Wednesday, February 6, 2008

Reading Players and my experiences

Poker is a fun game to play. I mean, I'm terrible at it, and do not often win money, but I really enjoy playing it.

I remember seeing some youtube video about "Poker teaching life skills." I thought hey thats funny, but sadly true, a perfect poker player would make a good salesman, assuming they weren't completely addicted to gambling and sports betting (a reality for pro poker players), they know when to apply pressure to get more money out of a situation, they know when they are beat, they know when the person is disgusted or in love with the price. Useful isnt it?

Whats this got to do with frisbee?

Well for starters, after playing poker a lot of the game is playing off the player, laying down bottom pair against an all in raise doesn't take a lot of skill, but to be able to fold a full house to a higher full house takes some skill.

One thing since playing poker, is that I watch people a lot more, and try to understand what they're thinking when they're playing, from the way they sit, fidget, look and talk.

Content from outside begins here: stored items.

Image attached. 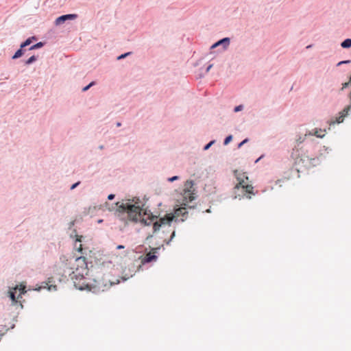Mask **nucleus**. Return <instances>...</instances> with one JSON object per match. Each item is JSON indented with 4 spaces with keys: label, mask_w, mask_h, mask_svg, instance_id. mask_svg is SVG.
Segmentation results:
<instances>
[{
    "label": "nucleus",
    "mask_w": 351,
    "mask_h": 351,
    "mask_svg": "<svg viewBox=\"0 0 351 351\" xmlns=\"http://www.w3.org/2000/svg\"><path fill=\"white\" fill-rule=\"evenodd\" d=\"M43 289H47L49 291H57V286L54 285H49V282H43L40 286L35 288L34 290L40 291Z\"/></svg>",
    "instance_id": "obj_11"
},
{
    "label": "nucleus",
    "mask_w": 351,
    "mask_h": 351,
    "mask_svg": "<svg viewBox=\"0 0 351 351\" xmlns=\"http://www.w3.org/2000/svg\"><path fill=\"white\" fill-rule=\"evenodd\" d=\"M351 84L350 83V80H349V82H345V83H343L342 84V88H341V90L348 88L350 86V85Z\"/></svg>",
    "instance_id": "obj_30"
},
{
    "label": "nucleus",
    "mask_w": 351,
    "mask_h": 351,
    "mask_svg": "<svg viewBox=\"0 0 351 351\" xmlns=\"http://www.w3.org/2000/svg\"><path fill=\"white\" fill-rule=\"evenodd\" d=\"M291 157L296 163L302 162L307 167H316L320 164V143L315 138L308 141L301 147L293 149Z\"/></svg>",
    "instance_id": "obj_3"
},
{
    "label": "nucleus",
    "mask_w": 351,
    "mask_h": 351,
    "mask_svg": "<svg viewBox=\"0 0 351 351\" xmlns=\"http://www.w3.org/2000/svg\"><path fill=\"white\" fill-rule=\"evenodd\" d=\"M124 248H125V246H124V245H117V250H121V249H124Z\"/></svg>",
    "instance_id": "obj_35"
},
{
    "label": "nucleus",
    "mask_w": 351,
    "mask_h": 351,
    "mask_svg": "<svg viewBox=\"0 0 351 351\" xmlns=\"http://www.w3.org/2000/svg\"><path fill=\"white\" fill-rule=\"evenodd\" d=\"M126 280H127V278H123V281H125Z\"/></svg>",
    "instance_id": "obj_47"
},
{
    "label": "nucleus",
    "mask_w": 351,
    "mask_h": 351,
    "mask_svg": "<svg viewBox=\"0 0 351 351\" xmlns=\"http://www.w3.org/2000/svg\"><path fill=\"white\" fill-rule=\"evenodd\" d=\"M341 47L343 49H349L351 47V38H346L341 43Z\"/></svg>",
    "instance_id": "obj_17"
},
{
    "label": "nucleus",
    "mask_w": 351,
    "mask_h": 351,
    "mask_svg": "<svg viewBox=\"0 0 351 351\" xmlns=\"http://www.w3.org/2000/svg\"><path fill=\"white\" fill-rule=\"evenodd\" d=\"M44 45H45V43L38 42V43L30 46L29 48V50H34V49H40V48L43 47L44 46Z\"/></svg>",
    "instance_id": "obj_18"
},
{
    "label": "nucleus",
    "mask_w": 351,
    "mask_h": 351,
    "mask_svg": "<svg viewBox=\"0 0 351 351\" xmlns=\"http://www.w3.org/2000/svg\"><path fill=\"white\" fill-rule=\"evenodd\" d=\"M19 290L20 291V295L19 296L21 295V294H25L26 293V287L25 285H20V288H19Z\"/></svg>",
    "instance_id": "obj_24"
},
{
    "label": "nucleus",
    "mask_w": 351,
    "mask_h": 351,
    "mask_svg": "<svg viewBox=\"0 0 351 351\" xmlns=\"http://www.w3.org/2000/svg\"><path fill=\"white\" fill-rule=\"evenodd\" d=\"M194 182L193 180H187L184 184V198L189 199V202H191L195 199L196 191L193 188Z\"/></svg>",
    "instance_id": "obj_5"
},
{
    "label": "nucleus",
    "mask_w": 351,
    "mask_h": 351,
    "mask_svg": "<svg viewBox=\"0 0 351 351\" xmlns=\"http://www.w3.org/2000/svg\"><path fill=\"white\" fill-rule=\"evenodd\" d=\"M116 126H117V127H121V122H119V121H118V122H117V123H116Z\"/></svg>",
    "instance_id": "obj_36"
},
{
    "label": "nucleus",
    "mask_w": 351,
    "mask_h": 351,
    "mask_svg": "<svg viewBox=\"0 0 351 351\" xmlns=\"http://www.w3.org/2000/svg\"><path fill=\"white\" fill-rule=\"evenodd\" d=\"M162 247H163V245H162ZM160 248H161V246L153 248L152 250L154 251V253L153 254L149 253V254H147L145 256L143 263H149L156 261L158 258V256L156 254L158 253V251L160 250Z\"/></svg>",
    "instance_id": "obj_9"
},
{
    "label": "nucleus",
    "mask_w": 351,
    "mask_h": 351,
    "mask_svg": "<svg viewBox=\"0 0 351 351\" xmlns=\"http://www.w3.org/2000/svg\"><path fill=\"white\" fill-rule=\"evenodd\" d=\"M38 57L33 55L31 57H29L25 62V64H27V65H29L32 63H34L36 60H37Z\"/></svg>",
    "instance_id": "obj_19"
},
{
    "label": "nucleus",
    "mask_w": 351,
    "mask_h": 351,
    "mask_svg": "<svg viewBox=\"0 0 351 351\" xmlns=\"http://www.w3.org/2000/svg\"><path fill=\"white\" fill-rule=\"evenodd\" d=\"M98 148H99V149H104V146L103 145H99V146L98 147Z\"/></svg>",
    "instance_id": "obj_38"
},
{
    "label": "nucleus",
    "mask_w": 351,
    "mask_h": 351,
    "mask_svg": "<svg viewBox=\"0 0 351 351\" xmlns=\"http://www.w3.org/2000/svg\"><path fill=\"white\" fill-rule=\"evenodd\" d=\"M109 282H110V285H113L114 283L112 282H111L110 280H109Z\"/></svg>",
    "instance_id": "obj_44"
},
{
    "label": "nucleus",
    "mask_w": 351,
    "mask_h": 351,
    "mask_svg": "<svg viewBox=\"0 0 351 351\" xmlns=\"http://www.w3.org/2000/svg\"><path fill=\"white\" fill-rule=\"evenodd\" d=\"M350 83H351V76L350 77Z\"/></svg>",
    "instance_id": "obj_48"
},
{
    "label": "nucleus",
    "mask_w": 351,
    "mask_h": 351,
    "mask_svg": "<svg viewBox=\"0 0 351 351\" xmlns=\"http://www.w3.org/2000/svg\"><path fill=\"white\" fill-rule=\"evenodd\" d=\"M350 62H351L350 60H342V61L339 62L337 64V66H339L342 64H350Z\"/></svg>",
    "instance_id": "obj_26"
},
{
    "label": "nucleus",
    "mask_w": 351,
    "mask_h": 351,
    "mask_svg": "<svg viewBox=\"0 0 351 351\" xmlns=\"http://www.w3.org/2000/svg\"><path fill=\"white\" fill-rule=\"evenodd\" d=\"M77 267L75 271L72 272L71 278L74 280V285L76 289L83 291H92V286L86 282V276L91 274L94 278L93 280L98 285L104 284L106 287L107 285L104 282V277L110 273L112 268V263L110 261H99L95 265H91L90 268L88 267V263L84 256H80L75 258ZM92 264V263H90Z\"/></svg>",
    "instance_id": "obj_2"
},
{
    "label": "nucleus",
    "mask_w": 351,
    "mask_h": 351,
    "mask_svg": "<svg viewBox=\"0 0 351 351\" xmlns=\"http://www.w3.org/2000/svg\"><path fill=\"white\" fill-rule=\"evenodd\" d=\"M180 215H182L183 217H184L186 215L188 214V212L186 210L185 208H181L180 210Z\"/></svg>",
    "instance_id": "obj_32"
},
{
    "label": "nucleus",
    "mask_w": 351,
    "mask_h": 351,
    "mask_svg": "<svg viewBox=\"0 0 351 351\" xmlns=\"http://www.w3.org/2000/svg\"><path fill=\"white\" fill-rule=\"evenodd\" d=\"M152 237H153V236H152V234H149V235H148V236L147 237V238H146V240H147H147H149V239L152 238Z\"/></svg>",
    "instance_id": "obj_37"
},
{
    "label": "nucleus",
    "mask_w": 351,
    "mask_h": 351,
    "mask_svg": "<svg viewBox=\"0 0 351 351\" xmlns=\"http://www.w3.org/2000/svg\"><path fill=\"white\" fill-rule=\"evenodd\" d=\"M263 157V156H260L255 162H257L258 161H260V160Z\"/></svg>",
    "instance_id": "obj_39"
},
{
    "label": "nucleus",
    "mask_w": 351,
    "mask_h": 351,
    "mask_svg": "<svg viewBox=\"0 0 351 351\" xmlns=\"http://www.w3.org/2000/svg\"><path fill=\"white\" fill-rule=\"evenodd\" d=\"M322 130L320 128H315L311 131L306 132V136L308 137V138H314L313 136H316L317 138H322L325 136L324 134H319V132H322Z\"/></svg>",
    "instance_id": "obj_12"
},
{
    "label": "nucleus",
    "mask_w": 351,
    "mask_h": 351,
    "mask_svg": "<svg viewBox=\"0 0 351 351\" xmlns=\"http://www.w3.org/2000/svg\"><path fill=\"white\" fill-rule=\"evenodd\" d=\"M25 48H21V45H20V48L18 50H16V51L12 56V59L16 60V59L21 58V56H23V55L25 53Z\"/></svg>",
    "instance_id": "obj_14"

It works in frisbee too. I mean I know good players can anticipate cuts, but I've never properly been able to do this so the first time I did was a really good experience.

One of my happy memories from the Youth Training camp marking a player near the endzone. He faked one way, and then ran the other, I didn't bite on the first fake, and on the run, I didn't follow him but just run straight to the spot I knew he wanted. I didn't think about it this time, and I stopped the cut as he stood there with no where to go.

Not very special sounding, but for it me it was the first time I'd ever done something like this. I'd played enough with him to know which was a fake and which one was his real move, and when he did I knew where he wanted to go before he started moving becuase I was able to think from his perspective about it.

Not very advanced, but still a special moment for me... it should have happened sooner.

I'm going to focus on making this part of my D game.

It also means less running which I love!!

2 comments:

Simon Talbot said...

Being quite the slowpoke myself, I totally find myself relating to what you've said. Usually I'm marking the dump, and when the O is about to resume from a stoppage, probably 9 times out of 10 they're looking right at the area they are going to cut to. Instead of standing in that area, I stand off a bit, baiting them into running exactly where I know they're going to run.

Loving this blog, lads.

Owen said...

just been reading thru the blog. nice work.

i can relate to reading the players. this is my 2nd favourite thing after zone offence. as Simon says (ha!) it is often noticeable with the dump, since the thrower locks onto their dump. i get satisfaction out of "causing" stalls.

the next stage after you have got comfortable reading your player is reading others at the same time, e.g. poaching off your player who is twiddling their thumbs, interfering with another cut, then returning to your player. Or reading the thrower and heading deep to help block hucks the instant you know the thrower has committed to throwing it.

I bait some dump cuts with a play I coincidentally call "Tiger" (in my post on guarding the dump).